Outward

How the Brits Got Gay Marriage: A New Radio Documentary Tells a Very English Story

Gay protesters stage a group kiss in London. 

Photo by Dan Kitwood/Getty Images

Same-sex marriage arrives in England and Wales next weekend, with the first gay weddings being celebrated on Saturday, March 29. To mark the occasion, Richard Coles—a classic British eccentric who is a Church of England parish priest, a former member of the bands Bronski Beat and the Communards, and an openly gay man—presented a wonderful BBC radio documentary about how the struggle for marriage equality played out on that side of the Atlantic.

Gay Rights: Tying the Knot, which you can listen to at the BBC website for another 10 days or so, is a great piece of radio.

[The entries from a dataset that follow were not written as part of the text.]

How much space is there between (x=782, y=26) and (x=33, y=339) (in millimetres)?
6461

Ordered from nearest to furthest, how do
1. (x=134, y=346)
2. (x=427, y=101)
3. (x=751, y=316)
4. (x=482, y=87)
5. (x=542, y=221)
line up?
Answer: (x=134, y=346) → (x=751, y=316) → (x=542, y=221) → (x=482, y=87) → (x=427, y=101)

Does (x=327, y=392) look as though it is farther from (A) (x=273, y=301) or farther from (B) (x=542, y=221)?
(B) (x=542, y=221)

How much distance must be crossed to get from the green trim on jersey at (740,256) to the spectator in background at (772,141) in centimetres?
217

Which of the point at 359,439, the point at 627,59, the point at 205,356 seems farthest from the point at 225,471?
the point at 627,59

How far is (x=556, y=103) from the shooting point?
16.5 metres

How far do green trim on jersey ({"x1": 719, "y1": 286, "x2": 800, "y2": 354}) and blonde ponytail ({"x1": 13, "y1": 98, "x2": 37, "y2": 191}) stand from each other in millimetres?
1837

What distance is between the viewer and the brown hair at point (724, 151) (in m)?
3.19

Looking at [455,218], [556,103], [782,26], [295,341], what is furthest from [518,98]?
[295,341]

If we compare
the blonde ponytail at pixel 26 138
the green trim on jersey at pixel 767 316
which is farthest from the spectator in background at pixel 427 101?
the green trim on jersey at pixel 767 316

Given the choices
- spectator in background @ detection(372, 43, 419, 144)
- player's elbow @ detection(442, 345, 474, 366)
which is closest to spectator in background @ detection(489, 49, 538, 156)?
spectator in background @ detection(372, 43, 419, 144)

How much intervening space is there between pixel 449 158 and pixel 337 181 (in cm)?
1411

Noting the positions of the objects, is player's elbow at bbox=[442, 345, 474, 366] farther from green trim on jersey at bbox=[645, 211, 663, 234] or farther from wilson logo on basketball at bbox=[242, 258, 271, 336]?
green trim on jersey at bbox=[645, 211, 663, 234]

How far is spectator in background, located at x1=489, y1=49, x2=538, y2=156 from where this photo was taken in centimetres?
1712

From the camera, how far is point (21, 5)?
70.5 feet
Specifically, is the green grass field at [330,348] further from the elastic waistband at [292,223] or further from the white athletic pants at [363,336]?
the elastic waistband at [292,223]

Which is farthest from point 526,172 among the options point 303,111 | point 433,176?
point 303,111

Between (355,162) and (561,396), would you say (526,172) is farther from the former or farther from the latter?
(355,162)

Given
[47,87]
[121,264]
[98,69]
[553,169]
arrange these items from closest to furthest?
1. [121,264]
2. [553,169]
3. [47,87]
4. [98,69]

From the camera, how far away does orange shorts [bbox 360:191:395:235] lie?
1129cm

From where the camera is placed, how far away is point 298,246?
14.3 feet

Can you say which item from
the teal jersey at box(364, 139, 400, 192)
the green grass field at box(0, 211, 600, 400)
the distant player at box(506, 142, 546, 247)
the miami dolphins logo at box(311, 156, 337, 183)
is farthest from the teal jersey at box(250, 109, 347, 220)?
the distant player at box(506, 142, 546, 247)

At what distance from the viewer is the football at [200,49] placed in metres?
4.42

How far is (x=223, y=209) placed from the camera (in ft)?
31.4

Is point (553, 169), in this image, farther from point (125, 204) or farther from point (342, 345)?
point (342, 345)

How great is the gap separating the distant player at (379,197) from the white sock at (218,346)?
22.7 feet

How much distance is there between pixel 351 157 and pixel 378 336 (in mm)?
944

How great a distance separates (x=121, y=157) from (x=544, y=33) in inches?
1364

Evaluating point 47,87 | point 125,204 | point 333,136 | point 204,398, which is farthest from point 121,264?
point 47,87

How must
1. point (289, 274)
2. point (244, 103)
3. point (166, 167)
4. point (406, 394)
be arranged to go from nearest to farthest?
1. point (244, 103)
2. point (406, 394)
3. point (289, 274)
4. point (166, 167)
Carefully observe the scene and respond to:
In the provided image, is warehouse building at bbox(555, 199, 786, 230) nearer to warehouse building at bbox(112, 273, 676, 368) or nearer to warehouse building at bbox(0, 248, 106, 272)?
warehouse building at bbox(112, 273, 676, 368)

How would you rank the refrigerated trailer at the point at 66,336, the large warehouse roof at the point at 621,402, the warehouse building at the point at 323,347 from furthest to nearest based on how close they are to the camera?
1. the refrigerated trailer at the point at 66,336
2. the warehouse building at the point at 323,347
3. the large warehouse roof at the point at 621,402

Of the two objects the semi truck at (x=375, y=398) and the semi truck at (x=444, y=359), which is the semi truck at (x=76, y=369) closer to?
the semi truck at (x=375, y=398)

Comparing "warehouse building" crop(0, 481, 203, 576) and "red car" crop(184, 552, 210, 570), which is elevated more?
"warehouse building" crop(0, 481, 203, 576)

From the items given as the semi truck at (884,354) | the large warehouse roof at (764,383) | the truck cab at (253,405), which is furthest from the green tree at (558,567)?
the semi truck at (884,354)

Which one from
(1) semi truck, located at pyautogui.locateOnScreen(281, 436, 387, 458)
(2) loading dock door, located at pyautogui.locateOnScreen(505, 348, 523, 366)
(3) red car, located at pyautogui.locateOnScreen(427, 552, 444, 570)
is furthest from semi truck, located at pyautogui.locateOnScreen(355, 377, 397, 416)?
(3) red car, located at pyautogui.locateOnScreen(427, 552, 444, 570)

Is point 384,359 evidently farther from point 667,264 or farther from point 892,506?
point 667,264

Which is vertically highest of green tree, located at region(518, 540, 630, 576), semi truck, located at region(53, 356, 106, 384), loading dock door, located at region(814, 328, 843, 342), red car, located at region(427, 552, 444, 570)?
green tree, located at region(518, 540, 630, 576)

It’s also a superb primer on the differences between Britain and America, two places that often seem very similar but are incredibly different in certain key ways.

The evolution Coles chronicles in the 30-minute documentary will be familiar to transatlantic listeners—it begins with secrecy, shame, and blackmail, and builds through a series of personal breakthroughs and comings out, the creation of a fringe political movement by strident activists, the devastating impact of AIDS on the community, the morphing of grass-roots LGBTQ organizations into conservative institutions, and gradual social acceptance. What might surprise Americans is the part where politicians—including a prime minister from the Conservative Party—push for gay marriage, while some leading gay rights groups drag their feet or actively oppose the development, feeling that civil partnerships, which have been available since 2005, are preferable.

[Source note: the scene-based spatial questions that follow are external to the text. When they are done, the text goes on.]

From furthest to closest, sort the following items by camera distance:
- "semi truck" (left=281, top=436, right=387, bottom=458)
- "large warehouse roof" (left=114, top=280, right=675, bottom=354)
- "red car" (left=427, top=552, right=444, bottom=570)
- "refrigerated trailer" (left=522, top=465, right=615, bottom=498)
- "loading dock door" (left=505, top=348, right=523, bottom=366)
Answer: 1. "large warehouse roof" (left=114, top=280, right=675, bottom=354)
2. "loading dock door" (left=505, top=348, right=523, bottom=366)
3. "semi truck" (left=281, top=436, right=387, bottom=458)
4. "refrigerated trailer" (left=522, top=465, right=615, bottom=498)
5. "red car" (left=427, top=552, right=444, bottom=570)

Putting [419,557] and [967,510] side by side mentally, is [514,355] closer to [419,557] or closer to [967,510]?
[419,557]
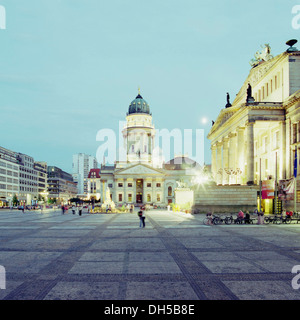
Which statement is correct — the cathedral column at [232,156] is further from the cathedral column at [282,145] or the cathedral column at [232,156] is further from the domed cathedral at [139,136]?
the domed cathedral at [139,136]

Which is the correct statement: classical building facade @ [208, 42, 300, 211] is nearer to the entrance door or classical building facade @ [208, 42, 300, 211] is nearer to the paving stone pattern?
the paving stone pattern

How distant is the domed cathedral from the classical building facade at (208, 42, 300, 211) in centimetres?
8896

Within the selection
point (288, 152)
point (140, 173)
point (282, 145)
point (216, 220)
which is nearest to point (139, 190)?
point (140, 173)

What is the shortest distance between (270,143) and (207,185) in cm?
1428

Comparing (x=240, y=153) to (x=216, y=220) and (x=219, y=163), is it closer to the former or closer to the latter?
(x=219, y=163)

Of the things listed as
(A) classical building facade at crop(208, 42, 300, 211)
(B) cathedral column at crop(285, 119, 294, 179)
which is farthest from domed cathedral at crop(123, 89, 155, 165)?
(B) cathedral column at crop(285, 119, 294, 179)

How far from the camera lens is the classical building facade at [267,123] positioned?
47.4 meters

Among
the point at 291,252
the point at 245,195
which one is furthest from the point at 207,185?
the point at 291,252

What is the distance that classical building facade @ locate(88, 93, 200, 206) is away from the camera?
138 meters

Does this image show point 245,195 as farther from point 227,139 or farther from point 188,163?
point 188,163

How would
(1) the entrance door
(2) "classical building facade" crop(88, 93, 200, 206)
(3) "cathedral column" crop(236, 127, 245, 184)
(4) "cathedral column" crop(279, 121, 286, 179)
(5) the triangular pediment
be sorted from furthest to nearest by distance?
(1) the entrance door, (2) "classical building facade" crop(88, 93, 200, 206), (5) the triangular pediment, (3) "cathedral column" crop(236, 127, 245, 184), (4) "cathedral column" crop(279, 121, 286, 179)

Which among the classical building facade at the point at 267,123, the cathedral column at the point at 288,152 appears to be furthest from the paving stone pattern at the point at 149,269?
the cathedral column at the point at 288,152

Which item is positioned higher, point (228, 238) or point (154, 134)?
point (154, 134)
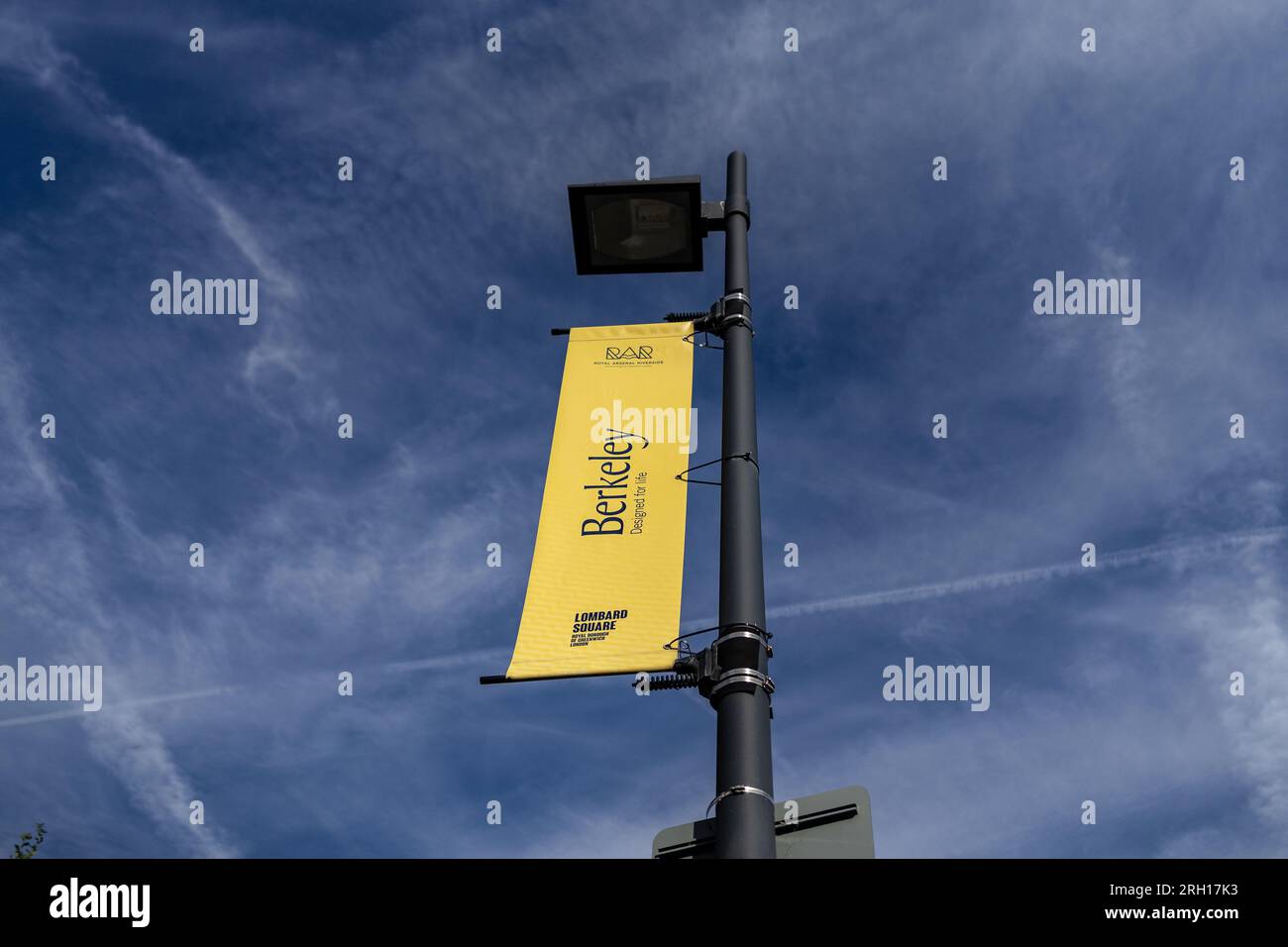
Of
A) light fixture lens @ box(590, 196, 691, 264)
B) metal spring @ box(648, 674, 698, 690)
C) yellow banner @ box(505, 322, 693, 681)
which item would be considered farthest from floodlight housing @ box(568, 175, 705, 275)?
metal spring @ box(648, 674, 698, 690)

When Coles asks Ben Summerskill, the departing chief executive of Stonewall, Britain’s leading mainstream LGBTQ rights group, why the group didn’t originally support marriage equality, the answer is a mixture of institutional mumbo-jumbo—leadership didn’t want to take a stand before a survey of members’ attitudes to marriage was complete—and a reflection of its radical roots: For some Stonewall activists, especially lesbians, marriage was a tired old heterosexist institution they’d been battling for decades. (I can relate.) Coles doesn’t speak to Prime Minister David Cameron, whose government introduced the marriage-equality legislation, nor does he paint an exaggerated portrait of the PM as a civil-rights warrior who defied the old-school social conservatives in his party, though that backlash did materialize. Still, the Conservative leadership’s push for gay marriage strikes me as one of the rare occasions where the British ruling class’s patronizing habit of ignoring public opinion and doing what it thinks is right ends up being a positive force. (Opposition to the death penalty, which is quite popular with the British general public, is another.) That just doesn’t happen in the United States—unless you’re watching Downton Abbey.

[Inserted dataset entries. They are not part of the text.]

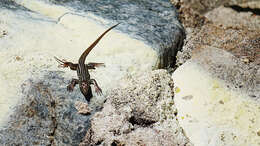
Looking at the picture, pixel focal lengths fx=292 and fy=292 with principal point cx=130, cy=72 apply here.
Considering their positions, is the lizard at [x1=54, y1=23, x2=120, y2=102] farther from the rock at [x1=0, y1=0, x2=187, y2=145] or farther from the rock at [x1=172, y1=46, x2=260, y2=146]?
the rock at [x1=172, y1=46, x2=260, y2=146]

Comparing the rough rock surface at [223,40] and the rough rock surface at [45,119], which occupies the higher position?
the rough rock surface at [223,40]

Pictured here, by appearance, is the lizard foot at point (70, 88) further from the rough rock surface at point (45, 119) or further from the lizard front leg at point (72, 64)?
the lizard front leg at point (72, 64)

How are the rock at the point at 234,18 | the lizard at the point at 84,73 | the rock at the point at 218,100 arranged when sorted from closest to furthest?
the rock at the point at 218,100 → the lizard at the point at 84,73 → the rock at the point at 234,18

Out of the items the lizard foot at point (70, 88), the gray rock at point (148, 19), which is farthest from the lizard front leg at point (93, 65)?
the gray rock at point (148, 19)

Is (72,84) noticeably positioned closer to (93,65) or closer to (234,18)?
(93,65)

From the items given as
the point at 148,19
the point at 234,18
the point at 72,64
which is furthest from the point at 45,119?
the point at 234,18

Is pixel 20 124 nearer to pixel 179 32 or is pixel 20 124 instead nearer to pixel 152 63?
pixel 152 63

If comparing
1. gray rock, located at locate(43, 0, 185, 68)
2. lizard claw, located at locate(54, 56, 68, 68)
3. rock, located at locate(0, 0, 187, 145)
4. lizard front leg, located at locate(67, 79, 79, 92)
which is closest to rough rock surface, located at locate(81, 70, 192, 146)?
rock, located at locate(0, 0, 187, 145)
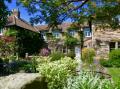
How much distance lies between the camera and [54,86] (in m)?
11.8

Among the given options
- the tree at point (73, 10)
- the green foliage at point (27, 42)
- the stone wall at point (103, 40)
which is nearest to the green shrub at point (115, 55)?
the stone wall at point (103, 40)

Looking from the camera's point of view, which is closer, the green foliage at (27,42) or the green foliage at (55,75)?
the green foliage at (55,75)

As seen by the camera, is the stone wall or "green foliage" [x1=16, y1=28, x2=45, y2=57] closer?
the stone wall

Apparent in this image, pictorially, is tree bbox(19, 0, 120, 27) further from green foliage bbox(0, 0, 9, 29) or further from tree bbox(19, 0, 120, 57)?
green foliage bbox(0, 0, 9, 29)

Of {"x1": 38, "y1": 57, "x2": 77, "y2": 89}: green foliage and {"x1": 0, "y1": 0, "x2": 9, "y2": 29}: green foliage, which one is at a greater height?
{"x1": 0, "y1": 0, "x2": 9, "y2": 29}: green foliage

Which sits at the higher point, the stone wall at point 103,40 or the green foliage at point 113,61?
the stone wall at point 103,40

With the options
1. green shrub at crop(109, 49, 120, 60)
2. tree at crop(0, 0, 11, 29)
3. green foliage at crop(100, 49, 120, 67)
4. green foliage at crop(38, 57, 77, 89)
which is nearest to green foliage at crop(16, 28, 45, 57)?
green shrub at crop(109, 49, 120, 60)

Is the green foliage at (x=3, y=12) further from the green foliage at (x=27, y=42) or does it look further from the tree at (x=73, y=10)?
the green foliage at (x=27, y=42)

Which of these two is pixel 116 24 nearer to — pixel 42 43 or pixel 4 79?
pixel 4 79

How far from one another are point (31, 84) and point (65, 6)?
3162mm

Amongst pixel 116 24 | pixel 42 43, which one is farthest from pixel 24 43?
pixel 116 24

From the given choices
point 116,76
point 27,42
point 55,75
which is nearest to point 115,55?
point 27,42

Best of all, the documentary ends on a galvanizing note when a young gay couple describe their families’ negative reactions to their coming out and report that outside England’s urban centers homophobia is still rampant. It’s good to be reminded that even in a country where gay marriage is legal and the most popular TV personality is an out lesbian (Britain’s Ellen DeGeneres is sports broadcaster Clare Balding), there are many battles still to be fought.